Thanks, I will try using s-video again but in SD mode. I appreciate your help.

Mario


----------



## Supermario (Apr 18, 2006)

Supermario said:


> Thanks, I will try using s-video again but in SD mode. I appreciate your help.
> 
> Mario


Just one more thing: What type of program can I use to receive the video if I am to use my computer for accepting the video and audio feed? I tried using a product by the name of "Dazzle" but that device only works for TV's, VCR's and camcorders. I still need a way for my computer to recognize what is being sent through the S-video cable. Any advice on this? Thanks

Mario


----------



## Michael P (Oct 27, 2004)

If the Dazzle only has RCA jacks, then use the analog SD composite outputs form the 921. The difference between S-Video and composite via the RCA jacks are minimal.


----------



## socceteer (Apr 22, 2005)

The other option is to connect a DVD recorder to your 921, play the show on SD and hit record. You should be able to then watch the shows on your computer or a DVD player on your TV

If you do not have a DVD recorder...go to Cotsco and you can find one for about $150, they are nice to have


----------



## harsh (Jun 15, 2003)

Supermario said:


> Just one more thing: What type of program can I use to receive the video if I am to use my computer for accepting the video and audio feed? I tried using a product by the name of "Dazzle" but that device only works for TV's, VCR's and camcorders. I still need a way for my computer to recognize what is being sent through the S-video cable.

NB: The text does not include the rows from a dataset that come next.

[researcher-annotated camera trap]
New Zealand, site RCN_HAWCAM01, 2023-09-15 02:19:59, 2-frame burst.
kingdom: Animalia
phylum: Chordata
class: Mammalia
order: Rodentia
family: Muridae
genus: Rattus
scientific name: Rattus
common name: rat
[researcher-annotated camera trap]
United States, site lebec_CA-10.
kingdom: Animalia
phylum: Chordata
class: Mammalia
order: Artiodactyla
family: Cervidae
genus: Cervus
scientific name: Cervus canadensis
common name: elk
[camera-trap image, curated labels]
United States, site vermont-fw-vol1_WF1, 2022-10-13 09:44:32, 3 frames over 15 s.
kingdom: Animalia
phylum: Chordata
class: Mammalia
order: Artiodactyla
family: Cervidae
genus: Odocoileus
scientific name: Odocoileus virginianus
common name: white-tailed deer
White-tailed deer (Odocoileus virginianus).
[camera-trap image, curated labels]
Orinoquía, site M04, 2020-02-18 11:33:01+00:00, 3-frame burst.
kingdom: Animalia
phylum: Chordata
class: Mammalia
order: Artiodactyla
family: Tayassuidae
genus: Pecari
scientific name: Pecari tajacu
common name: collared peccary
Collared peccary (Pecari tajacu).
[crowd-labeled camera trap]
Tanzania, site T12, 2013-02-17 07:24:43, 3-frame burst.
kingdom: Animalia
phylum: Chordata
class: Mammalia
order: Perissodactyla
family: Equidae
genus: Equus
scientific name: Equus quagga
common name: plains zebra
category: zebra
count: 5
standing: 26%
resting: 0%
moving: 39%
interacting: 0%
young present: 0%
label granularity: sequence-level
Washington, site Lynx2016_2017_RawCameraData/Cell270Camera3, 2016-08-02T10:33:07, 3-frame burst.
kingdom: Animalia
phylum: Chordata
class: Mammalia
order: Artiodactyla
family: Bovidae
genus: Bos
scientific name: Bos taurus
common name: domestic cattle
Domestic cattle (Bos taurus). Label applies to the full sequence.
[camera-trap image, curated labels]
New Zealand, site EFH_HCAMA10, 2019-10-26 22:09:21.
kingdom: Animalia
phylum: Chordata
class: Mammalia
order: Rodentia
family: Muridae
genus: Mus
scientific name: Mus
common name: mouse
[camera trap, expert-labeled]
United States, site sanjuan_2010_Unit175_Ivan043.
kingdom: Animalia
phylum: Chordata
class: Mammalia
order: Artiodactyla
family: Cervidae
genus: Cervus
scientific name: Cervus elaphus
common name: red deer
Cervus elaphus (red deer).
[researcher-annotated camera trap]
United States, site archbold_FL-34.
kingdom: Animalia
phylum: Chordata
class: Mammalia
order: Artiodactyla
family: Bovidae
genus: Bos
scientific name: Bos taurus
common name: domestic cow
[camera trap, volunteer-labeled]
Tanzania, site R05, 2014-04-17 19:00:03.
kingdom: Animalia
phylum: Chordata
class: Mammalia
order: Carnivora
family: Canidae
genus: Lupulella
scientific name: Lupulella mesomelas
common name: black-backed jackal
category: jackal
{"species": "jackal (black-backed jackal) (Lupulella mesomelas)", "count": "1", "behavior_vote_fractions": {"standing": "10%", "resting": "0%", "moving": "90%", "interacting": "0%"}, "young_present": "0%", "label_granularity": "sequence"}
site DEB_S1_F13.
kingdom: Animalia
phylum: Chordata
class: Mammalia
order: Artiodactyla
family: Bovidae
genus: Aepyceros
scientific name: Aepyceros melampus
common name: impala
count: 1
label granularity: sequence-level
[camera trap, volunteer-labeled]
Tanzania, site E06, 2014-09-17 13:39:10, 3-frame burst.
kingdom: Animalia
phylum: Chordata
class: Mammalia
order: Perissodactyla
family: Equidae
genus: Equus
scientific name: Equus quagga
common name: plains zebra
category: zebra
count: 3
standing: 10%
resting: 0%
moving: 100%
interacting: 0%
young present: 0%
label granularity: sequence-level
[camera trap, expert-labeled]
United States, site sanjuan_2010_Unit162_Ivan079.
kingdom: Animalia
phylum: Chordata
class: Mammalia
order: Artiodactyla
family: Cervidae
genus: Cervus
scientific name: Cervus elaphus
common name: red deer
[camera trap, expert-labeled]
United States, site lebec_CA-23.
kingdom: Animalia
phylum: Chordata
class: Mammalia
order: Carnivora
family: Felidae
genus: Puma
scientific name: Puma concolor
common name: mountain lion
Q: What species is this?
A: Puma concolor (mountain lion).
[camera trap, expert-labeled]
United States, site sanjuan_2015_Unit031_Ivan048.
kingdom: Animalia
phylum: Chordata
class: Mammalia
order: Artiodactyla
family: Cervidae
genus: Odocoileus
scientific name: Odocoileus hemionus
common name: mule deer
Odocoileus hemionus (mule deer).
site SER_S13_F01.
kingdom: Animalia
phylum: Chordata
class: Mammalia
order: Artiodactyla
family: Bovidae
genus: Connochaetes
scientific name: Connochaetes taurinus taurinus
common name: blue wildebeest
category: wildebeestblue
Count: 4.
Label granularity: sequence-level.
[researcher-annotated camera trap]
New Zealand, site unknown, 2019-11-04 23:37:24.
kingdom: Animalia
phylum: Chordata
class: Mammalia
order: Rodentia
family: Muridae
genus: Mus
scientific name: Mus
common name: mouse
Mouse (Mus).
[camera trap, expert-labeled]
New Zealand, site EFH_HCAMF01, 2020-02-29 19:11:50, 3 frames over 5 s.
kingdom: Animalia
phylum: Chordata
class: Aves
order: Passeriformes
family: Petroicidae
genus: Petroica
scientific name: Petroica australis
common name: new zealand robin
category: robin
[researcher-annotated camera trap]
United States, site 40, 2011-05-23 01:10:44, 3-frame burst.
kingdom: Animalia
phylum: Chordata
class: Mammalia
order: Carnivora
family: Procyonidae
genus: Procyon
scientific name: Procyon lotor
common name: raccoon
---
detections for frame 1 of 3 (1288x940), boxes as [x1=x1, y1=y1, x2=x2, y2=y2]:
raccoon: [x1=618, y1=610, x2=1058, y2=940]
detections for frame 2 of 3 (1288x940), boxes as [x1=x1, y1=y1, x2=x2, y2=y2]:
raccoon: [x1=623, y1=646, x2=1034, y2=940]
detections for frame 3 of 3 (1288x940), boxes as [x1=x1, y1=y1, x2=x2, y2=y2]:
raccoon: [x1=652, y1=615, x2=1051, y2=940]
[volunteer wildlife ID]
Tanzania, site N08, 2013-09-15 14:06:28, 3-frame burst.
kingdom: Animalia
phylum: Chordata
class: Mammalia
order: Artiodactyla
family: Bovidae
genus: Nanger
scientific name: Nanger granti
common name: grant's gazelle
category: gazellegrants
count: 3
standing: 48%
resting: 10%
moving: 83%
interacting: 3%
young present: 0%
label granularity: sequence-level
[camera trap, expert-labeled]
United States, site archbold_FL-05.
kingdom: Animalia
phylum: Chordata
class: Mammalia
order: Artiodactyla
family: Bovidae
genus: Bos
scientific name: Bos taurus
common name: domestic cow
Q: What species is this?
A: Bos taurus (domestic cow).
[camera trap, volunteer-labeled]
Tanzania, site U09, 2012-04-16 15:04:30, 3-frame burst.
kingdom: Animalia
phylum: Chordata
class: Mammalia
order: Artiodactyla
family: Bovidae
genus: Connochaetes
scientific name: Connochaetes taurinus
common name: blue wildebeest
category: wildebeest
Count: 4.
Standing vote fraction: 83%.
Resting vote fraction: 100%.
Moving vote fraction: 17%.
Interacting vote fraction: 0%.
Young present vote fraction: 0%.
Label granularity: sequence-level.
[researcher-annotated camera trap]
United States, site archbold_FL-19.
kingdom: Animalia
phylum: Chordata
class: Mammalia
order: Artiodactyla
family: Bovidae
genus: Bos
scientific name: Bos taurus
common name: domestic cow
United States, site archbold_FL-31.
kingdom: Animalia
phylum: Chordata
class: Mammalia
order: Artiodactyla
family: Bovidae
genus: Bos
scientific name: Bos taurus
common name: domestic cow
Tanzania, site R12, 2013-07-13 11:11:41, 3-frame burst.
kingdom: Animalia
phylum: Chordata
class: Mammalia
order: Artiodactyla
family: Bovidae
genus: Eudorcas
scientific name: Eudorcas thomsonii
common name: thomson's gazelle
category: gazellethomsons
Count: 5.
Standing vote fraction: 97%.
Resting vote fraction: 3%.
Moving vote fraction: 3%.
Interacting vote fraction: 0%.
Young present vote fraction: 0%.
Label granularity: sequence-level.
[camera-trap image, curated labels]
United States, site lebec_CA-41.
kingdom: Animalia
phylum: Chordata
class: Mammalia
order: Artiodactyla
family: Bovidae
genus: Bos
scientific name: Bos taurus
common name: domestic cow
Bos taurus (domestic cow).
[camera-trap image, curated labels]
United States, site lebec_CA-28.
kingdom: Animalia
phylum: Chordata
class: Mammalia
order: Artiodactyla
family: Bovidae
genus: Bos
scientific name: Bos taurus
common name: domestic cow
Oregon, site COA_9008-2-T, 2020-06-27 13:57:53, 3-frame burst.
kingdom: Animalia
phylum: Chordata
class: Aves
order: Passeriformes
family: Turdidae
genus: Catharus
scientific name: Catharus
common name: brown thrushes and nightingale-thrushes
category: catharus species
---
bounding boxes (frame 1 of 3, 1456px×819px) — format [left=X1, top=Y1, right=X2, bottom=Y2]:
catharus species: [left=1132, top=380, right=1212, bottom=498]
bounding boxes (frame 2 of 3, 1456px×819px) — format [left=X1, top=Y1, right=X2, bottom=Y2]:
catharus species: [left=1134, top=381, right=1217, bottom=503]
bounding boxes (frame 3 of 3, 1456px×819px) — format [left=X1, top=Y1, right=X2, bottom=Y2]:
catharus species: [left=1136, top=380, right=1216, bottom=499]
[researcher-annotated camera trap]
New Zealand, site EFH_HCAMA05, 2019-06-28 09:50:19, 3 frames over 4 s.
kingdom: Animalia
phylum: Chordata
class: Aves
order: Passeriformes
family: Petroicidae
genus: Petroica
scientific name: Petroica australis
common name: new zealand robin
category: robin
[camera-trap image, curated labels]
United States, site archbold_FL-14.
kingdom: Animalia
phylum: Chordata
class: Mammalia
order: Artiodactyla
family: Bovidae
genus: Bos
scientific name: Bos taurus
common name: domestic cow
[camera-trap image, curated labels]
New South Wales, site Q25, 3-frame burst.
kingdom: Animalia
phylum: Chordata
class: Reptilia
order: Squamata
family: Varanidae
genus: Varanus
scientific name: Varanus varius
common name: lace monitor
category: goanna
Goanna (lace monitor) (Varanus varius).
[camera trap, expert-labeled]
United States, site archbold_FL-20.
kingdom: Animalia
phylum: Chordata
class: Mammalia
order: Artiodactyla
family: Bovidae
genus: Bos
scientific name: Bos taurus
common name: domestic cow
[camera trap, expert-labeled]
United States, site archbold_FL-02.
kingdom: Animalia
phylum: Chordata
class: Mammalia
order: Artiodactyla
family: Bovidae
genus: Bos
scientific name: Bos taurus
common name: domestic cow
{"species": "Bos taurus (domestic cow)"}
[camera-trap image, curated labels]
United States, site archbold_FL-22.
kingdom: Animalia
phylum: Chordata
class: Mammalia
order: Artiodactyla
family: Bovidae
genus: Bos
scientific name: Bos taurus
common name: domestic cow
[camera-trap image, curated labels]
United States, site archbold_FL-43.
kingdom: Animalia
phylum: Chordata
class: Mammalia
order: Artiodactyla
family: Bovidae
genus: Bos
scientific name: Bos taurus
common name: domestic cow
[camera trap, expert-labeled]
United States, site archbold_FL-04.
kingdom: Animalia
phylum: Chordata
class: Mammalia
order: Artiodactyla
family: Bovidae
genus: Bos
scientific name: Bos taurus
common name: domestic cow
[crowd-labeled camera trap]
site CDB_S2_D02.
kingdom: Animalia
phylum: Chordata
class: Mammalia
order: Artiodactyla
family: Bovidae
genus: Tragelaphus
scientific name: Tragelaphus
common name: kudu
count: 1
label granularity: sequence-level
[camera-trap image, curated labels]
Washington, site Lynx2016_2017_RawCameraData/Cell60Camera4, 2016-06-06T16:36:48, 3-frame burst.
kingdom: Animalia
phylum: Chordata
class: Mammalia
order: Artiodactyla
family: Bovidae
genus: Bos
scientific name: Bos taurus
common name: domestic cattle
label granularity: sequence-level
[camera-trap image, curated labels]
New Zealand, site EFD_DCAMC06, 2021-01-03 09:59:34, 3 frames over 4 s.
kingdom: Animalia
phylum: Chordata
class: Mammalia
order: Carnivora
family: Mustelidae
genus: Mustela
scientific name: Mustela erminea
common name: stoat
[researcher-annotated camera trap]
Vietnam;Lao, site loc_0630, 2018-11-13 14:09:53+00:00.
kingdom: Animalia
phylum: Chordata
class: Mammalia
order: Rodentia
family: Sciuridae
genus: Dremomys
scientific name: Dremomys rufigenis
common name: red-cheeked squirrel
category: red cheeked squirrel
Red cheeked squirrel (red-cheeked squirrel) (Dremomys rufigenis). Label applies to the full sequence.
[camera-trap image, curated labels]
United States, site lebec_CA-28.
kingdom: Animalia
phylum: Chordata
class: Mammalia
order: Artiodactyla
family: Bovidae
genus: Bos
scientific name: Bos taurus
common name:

The Dazzle product is actually a piece of hardware. There are versions that plug into a PCI slot or a USB port. The software that goes with it is called Pinnacle Studio QuickStart. As I recall, all versions support S-VHS.

There are a number of similar products from various companies classed under the general category of "Video Capture".

Know that the HD stuff is pretty much out the window as it will be squeezed horribly to fit the 4:3 SD format. I recorded some HD material from my 921 to a VHS deck via the S-VHS connector and the result looked like a bad bootleg.


----------



## billcg (Apr 2, 2006)

Dazzle was bought out by Pinnacle several years ago. Pinnacle still markets (and supports) Dazzle products. 

I just bought a Panasonic DMR-ES20 DVD recorder and successfully saved a number of programs from my 921 before I returned it.


----------



## socceteer (Apr 22, 2005)

billcg said:


> I just bought a Panasonic DMR-ES20 DVD recorder and successfully saved a number of programs from my 921 before I returned it.


I think this is the best solution...I also bought a Panasonic DMR and recorded the shows. Not only can I watch them on my computer, but I can watch them anywhere.

Also I can record more shows in the future


----------